Finding Roots of Multiplicity in a Polynomial
Solution 1:
The quoted passage shows how to get $X_1, X_2, \dots$ starting from a generic $f(x)$ polynomial.
Underlying idea is that $x=a$ is a root of multiplicity $m$ if $f(a)=f'(a)=\cdots=f^{(m-1)}(a)=0$.
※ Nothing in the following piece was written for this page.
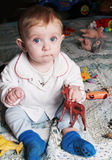 Baby girl sitting on the floor in her room stock photos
For a minimalistic step by step example (as asked), let:
$$ f(x)=x^3-5 x^2+8x-4 $$
Find all the greatest common measure of $f(x)\text{ and }f'(x)=F_1(x)$
$$F_1(x) = \gcd(\,x^3-5 x^2+8x-4\,, \;3x^2-10 x+8\,) = x-2$$
$\text{,,}\qquad F_1(x)\text{ and } F_1'(x)=F_2(x),$
$$F_2(x)=\gcd(\,x-2,\, 1 \,) = 1$$
Lastly, the greatest common measure of $F_{m-1}(x)$ and $F'_{m-1}(x)=F_m(x)=1$
Therefore $m=2$ since $F_2(x)=1$.
Next, perform the divisions $f(x)\div F_1(x)=\phi_1(x)$
$$\phi_1(x)=f(x)\div F_1(x)=x^2-3x+2$$
$F_1(x)\div F_2(x)=\phi_2(x)$
$$\phi_2(x) = F_1(x)\div F_2(x) = x-2$$
And finally $\phi_1(x)\div\phi_2(x)=X_1$
$$X_1 = \phi_1(x)\div\phi_2(x) = x-1$$
$F_{m-1}(x)=\phi_m(x)=X_m$
$$X_2= \phi_2(x)=x-2$$
Then, since it was established earlier that $m=2\,$:
$$f(x)=X_1\,X_2^2=(x-1)(x-2)^2$$